**DOCUMENT PASSAGE:**
= Beginning of Section =
Cells are Surrounded by Plasma Membranes

– Fluid Mosaic Model of membranes

• Cell membranes are composed of a double-layer of phospholipids

• Within the phospholipids are embedded proteins and cholesterol

– Phospholipids have a polar head and nonpolar tails

• Polar phosphate heads face the watery solution on the inside and outside of the

cell

• Lipid tails and sandwiched in between (inside the membrane)

– Cholesterol increases the strength of the membrane, while maintaining its

flexibility

– Various types of proteins may act as doors or gates, regulating what goes into and

out of the cell

How Molecules Move Across the Plasma Membrane

• Not all molecules can move across a plasma membrane (depends on size and characteristics of the molecule)

• The plasma membrane is selectively permeable

• Two types of transport: active and passive

• Active transport require the cell to spend energy

• Passive transport does not require energy

• Comparing solute concentrations of two solutions:

– Hypertonic = the solution with the greater concentration of solultes

– Hypotonic = the solution with the lower concentration of solutes

– Isotonic = two solutions with equal solute concentrations

• Passive Transport

–Osmosis and Diffusion

• Osmosis = movement of water from an area of low solute concentration to an area of high solute concentration

–In other words, from hypotonic to hypertonic solutions

–The pressure required to offset osmosis is called osmotic pressure

• Diffusion = movement of solute from area of high solute concentration to low

solute concentration

–In other words, from hypertonic to hypotonic solutions

Three Types of Passive Transport Across Cell Membrane

1. Diffusion through the lipid bilayer

– The lipid bilayer allows free passage of some molecules while restricting others

– Small, uncharged nonpolar molecules can diffuse through the lipid bilayer easily

– Polar or electrically charged molecules can’t cross the lipid bilayer because they aren’t soluble in lipids

– Two important lipid-soluble molecules are oxygen (which diffuses into cells) and carbon dioxide (which diffuses out of cells)
= End of Section =
**TASK DESCRIPTION:** Can you continue the cell membrane notes from right after the line about oxygen diffusing into cells and carbon dioxide diffusing out? The listing has nothing to do with the cell membrane notes.

(Stored data entries)
= Beginning of Section =
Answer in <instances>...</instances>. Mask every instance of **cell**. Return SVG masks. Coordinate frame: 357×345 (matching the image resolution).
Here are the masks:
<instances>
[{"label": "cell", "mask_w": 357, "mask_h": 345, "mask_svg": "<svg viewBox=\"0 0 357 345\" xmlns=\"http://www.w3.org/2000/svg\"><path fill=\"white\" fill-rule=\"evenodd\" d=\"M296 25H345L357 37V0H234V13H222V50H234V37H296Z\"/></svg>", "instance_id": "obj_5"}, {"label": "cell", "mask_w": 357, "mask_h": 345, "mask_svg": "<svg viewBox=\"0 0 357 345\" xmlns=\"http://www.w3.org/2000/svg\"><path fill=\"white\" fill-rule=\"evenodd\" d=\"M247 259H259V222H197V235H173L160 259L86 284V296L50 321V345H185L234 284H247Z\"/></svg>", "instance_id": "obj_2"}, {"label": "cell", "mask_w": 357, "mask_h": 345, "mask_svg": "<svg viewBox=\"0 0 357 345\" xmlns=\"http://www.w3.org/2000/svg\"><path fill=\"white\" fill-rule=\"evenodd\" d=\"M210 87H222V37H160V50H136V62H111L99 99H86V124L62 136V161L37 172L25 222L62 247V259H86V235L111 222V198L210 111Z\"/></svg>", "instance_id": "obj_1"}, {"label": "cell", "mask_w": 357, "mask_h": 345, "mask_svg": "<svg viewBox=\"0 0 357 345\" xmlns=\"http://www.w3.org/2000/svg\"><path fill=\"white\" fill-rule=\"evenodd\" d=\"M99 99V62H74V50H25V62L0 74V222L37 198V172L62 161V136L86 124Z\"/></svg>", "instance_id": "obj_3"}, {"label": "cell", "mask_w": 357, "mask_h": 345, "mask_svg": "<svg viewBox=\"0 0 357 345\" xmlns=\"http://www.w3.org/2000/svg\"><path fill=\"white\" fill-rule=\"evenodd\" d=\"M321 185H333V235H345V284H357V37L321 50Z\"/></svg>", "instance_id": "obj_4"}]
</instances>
= End of Section =
**ANSWER SPACE:**
2. Diffusion through protein channels

–Water and many ions diffuse through protein channels

– These protein channels span the entire width of the plasma membrane

– The size and shape of the protein channel, as well as the electrical charges on

various amino acid groups that line the channel, determine which molecules can pass through them

– Some channels open all the time, others are “gated” meaning they can open and

close

• Gated channels especially important in regulating transport of ions (sodium,

potassium, and calcium) in electrically excitable cells like neurons and muscle cells

3. Facilitated transport (or facilitated diffusion)

–Molecules attach to a membrane protein called a transport protein

– This triggers a change in the shape or orientation of the transport protein

– This causes the molecule to be taken into the cell

–Once the molecule is released, the transport protein resumes its original shape

–Direction of movement is always from higher to lower concentration

• Passive transport always results in a molecule moving from an area where it is in

higher concentration to where it is in lower concentration

• Active transport can move molecules from where they are in lower concentration to

where they are in higher concentration (e.g., against the concentration gradient)

• Active transport uses protein pumps and requires the cell to expend energy (ATP)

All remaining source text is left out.